Results and discussion

Exploration of monomeric Sav hosts

The monomeric variant M-Sav was tested as an alternative host for iminium catalysis. Although it lacks the subunit interface and shares moderate sequence identity with T-Sav (55%), M-Sav has high affinity to biotin (K_D = 2.8 nM).³⁴ M-Sav was shown to be minimally active for iminium catalysis,⁵⁰ and its use as a host also resulted in poor chemical transformation in the model organocatalytic reaction (Fig. 1B and Table 1). Both the conversion and regioselectivity dropped when ligand 1 was introduced to M-Sav; cinnamaldehyde was converted to only a small amount of the product (13% as the 1,4-addition product) with nearly the same amount of the 1,2-addition side-product formed (9%, entries 1 & 10–16; also see Fig. 1B & S1†). Catalysis by 2 in M-Sav was mildly improved (20% 1,4-addition product, entry 2) but there remained a substantial amount of the 1,2-addition side product (7%). The melting temperature of M-Sav increased significantly when ligand 1 or 2 was included (+20 °C) as assessed by circular dichroism spectroscopy (Fig. S2†), implying its binding to the biotinylated catalysts.^37,51 Although the reaction conditions have been heavily screened (buffer composition and pH, Tables S8–S10†), conversions remained low and regioselectivity (1,4- vs. 1,2-addition) was lacking.

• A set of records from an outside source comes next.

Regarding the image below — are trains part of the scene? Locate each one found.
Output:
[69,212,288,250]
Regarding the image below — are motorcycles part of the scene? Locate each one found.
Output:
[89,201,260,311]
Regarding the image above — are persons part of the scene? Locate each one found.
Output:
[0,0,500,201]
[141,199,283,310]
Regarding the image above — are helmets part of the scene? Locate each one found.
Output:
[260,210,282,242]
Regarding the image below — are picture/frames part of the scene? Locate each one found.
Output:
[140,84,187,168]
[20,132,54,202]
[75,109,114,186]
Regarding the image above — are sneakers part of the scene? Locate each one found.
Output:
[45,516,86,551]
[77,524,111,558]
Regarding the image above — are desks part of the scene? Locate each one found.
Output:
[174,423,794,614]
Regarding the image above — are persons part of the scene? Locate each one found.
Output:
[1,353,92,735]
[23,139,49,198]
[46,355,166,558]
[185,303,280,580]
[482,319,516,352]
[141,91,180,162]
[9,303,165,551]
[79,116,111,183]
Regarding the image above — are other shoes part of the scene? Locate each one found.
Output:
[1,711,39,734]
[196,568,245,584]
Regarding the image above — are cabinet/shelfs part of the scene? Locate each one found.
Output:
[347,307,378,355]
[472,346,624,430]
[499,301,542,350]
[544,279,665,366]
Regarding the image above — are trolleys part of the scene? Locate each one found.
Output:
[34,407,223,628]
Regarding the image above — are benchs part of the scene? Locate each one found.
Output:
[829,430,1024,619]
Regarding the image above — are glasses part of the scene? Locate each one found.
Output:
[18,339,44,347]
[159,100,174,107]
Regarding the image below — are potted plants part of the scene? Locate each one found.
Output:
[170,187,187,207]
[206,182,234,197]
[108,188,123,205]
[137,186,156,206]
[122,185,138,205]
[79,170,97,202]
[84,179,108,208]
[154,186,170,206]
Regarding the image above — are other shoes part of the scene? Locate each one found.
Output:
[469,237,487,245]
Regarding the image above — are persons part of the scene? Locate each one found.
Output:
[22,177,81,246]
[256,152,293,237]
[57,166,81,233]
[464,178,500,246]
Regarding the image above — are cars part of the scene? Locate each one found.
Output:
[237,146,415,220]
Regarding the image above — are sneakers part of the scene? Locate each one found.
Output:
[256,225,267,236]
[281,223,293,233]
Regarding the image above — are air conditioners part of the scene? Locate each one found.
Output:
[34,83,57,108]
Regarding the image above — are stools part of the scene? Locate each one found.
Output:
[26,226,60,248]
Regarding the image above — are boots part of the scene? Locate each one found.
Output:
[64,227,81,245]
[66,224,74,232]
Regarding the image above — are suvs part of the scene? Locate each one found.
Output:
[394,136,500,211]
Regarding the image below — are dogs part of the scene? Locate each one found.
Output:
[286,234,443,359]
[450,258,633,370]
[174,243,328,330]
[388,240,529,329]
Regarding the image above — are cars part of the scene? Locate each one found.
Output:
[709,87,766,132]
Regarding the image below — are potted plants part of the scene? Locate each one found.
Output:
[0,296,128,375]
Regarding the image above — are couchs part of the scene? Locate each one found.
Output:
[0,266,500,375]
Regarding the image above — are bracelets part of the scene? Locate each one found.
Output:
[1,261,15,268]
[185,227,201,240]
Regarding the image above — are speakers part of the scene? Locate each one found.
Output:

To understand how a switch in the protein host causes a drastic change in catalysis, the X-ray crystallography structures of M-Sav : 2 and T-Sav : 2 were obtained at a resolution of 1.80 and 1.29 Å respectively (Fig. 2 and Tables S4–S6†), and subsequently site-directed mutagenesis analysis was conducted. Tyr111 in M-Sav : 2 is a relatively bulky residue located in proximity to the secondary amine motif and corresponds to Ser112 in T-Sav : 2. Replacing Tyr111 with other residues including serine, threonine, valine, lysine and alanine did not improve the conversion or the regioselectivity (entries 3–7). Glu120 in M-Sav : 2 is in proximity and spatially corresponds to Leu124 in T-Sav : 2. Though modifying Glu120 slightly improved the overall yield of the 1,4-addition product, the enantioselectivity of the catalysis remained low (entry 8). These observations are in contrast to a recent study which showed that M-Sav is a better host for Rh-catalyzed lactam synthesis.³⁷ One noticeable difference is that the rhodium-based catalyst is bulky and has been observed to prefer an exposed active site for reaction, whereas the organocatalytic iminium intermediate typically requires a hydrophobic environment to drive and steer the selectivity of the catalytic cycle.⁵²

Fig. 2 Overlay of the organocatalytic system T-Sav : 1 (green, PDB 6GH7)²² with (A) ligand 2 (red, PDB 7NLV, 1.29 Å) and the tetrahedral intermediate (black, QM/MM simulation), and (B) ligand 2 (red) and M Sav : 2 (orange, PDB 6ZYT, 1.80 Å). See Tables S4–6† for crystallization conditions and details.

To understand why T-Sav is a superior host for the model organocatalytic reaction,²¹ the ratio of biotinylated ligand 1 to their binding site was investigated. The reaction yield was found to be 46% when an average of one catalyst occupied one of the tetrameric T-Sav hosts (entry 1, Table 2). When two of the binding sites were occupied, the conversion only increased up to 61%, instead of doubling to 92% (entry 2). Eventually, the yield increased to 81% when four of the binding sites were occupied by the catalyst (entries 3 and 4). The non-linear increase in yield implied that each T-Sav binding site cannot mediate iminium catalysis simultaneously and the intersubunit interface can only host one chemical transformation event at a time.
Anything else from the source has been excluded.